Matthew Vaughan-Davies explains the challenging but rewarding road to financial success through private practice.


Leaving the secure employment of the hospital system to start a medical practice can be thrilling and daunting at the same time. Suddenly the challenges of being a business owner are added to the already time-consuming tasks of providing quality patient care.

Matthew Vaughan-Davies

While years of medical training and professional development might have provided doctors with the skills and tools to treat and care for patients, essential business development and management skills are often absent or insufficient.

The private practice lifecycle can be divided into three key segments – planning and set-up, operations and growth and business succession phase.

During the initial planning phase, there are key considerations to get the practice started correctly and efficiently.

Most complexities arise when operating within a group of practitioners and other health service providers. Multiple moving parts and business segments require strict time, people and operations organisation. Staffing needs, managing medical practitioners and setting and enforcing KPI guidelines all come on top of the day-to-day tasks of running a medical clinic.

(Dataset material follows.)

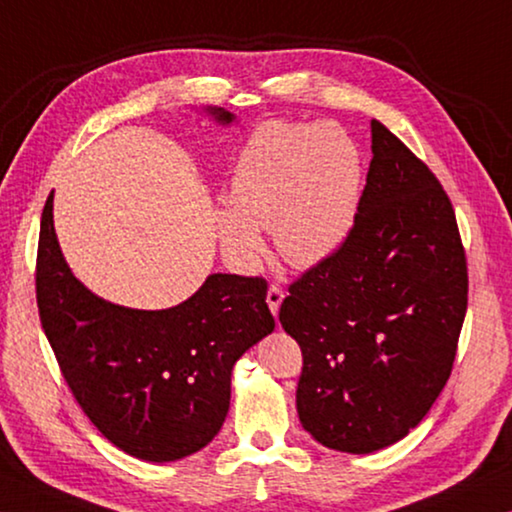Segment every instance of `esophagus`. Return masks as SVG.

The financial success of the practice largely depends on key decisions made during the planning, design and set-up phase.

The location and availability of medical services such as pathology, pharmacy and allied health can significantly contribute to the financial success of the practice, as well as the overall satisfaction and convenience for your patients.

Once a clear vision of the clinic’s ideal patient profile, practice location and pricing strategy has been formulated and documented, attention needs to turn to the legal structure and financial plan of the entity.

Without adequate structure planning and an initial financial and business plan, the practice’s financial wellbeing can be exposed to adverse yet avoidable financial outcomes, creating unnecessary financial and operational distress on the practice, as well as impacting on your valuable family life and financial security.

Before establishing the practice, seek professional advice about the compulsory ASIC and ATO registrations, incorporation and registration of business entities, and understand your tax obligations including income tax, GST, PAYG withholding and superannuation.

Knowing how much money to set aside to meet tax obligations and cash flow needs of the practice will help set and control realistic expectations around lifestyle and investment spending.

Once the practice is up and running, regular maintenance is needed to assist with the daily operations of the clinic as well as attending to administrative tasks including patient billing, staff and medical practitioner rostering, book-keeping and bill payments.

Dealing with these tasks in the most effective way will help narrow the focus on providing care to patients, allowing higher volumes of patients which in turn will lead to an increase in practice profitability.

The long-term goal of operating a private practice is to create income and wealth over and above what could be achieved as an employee in the public health system. However, it is essential to ensure that the additional revenue stream being generated results in the creation of family wealth and the lifestyle you want.

The final hurdle is to establish a retirement plan surrounding the practice. Once practice goodwill and profitability have been created, a transition plan to a successor needs to be established, and professional help can assist in a comfortable transition into retirement.

Establishing, operating and growing business and personal wealth takes a combination of medical expertise, hard work and good advice.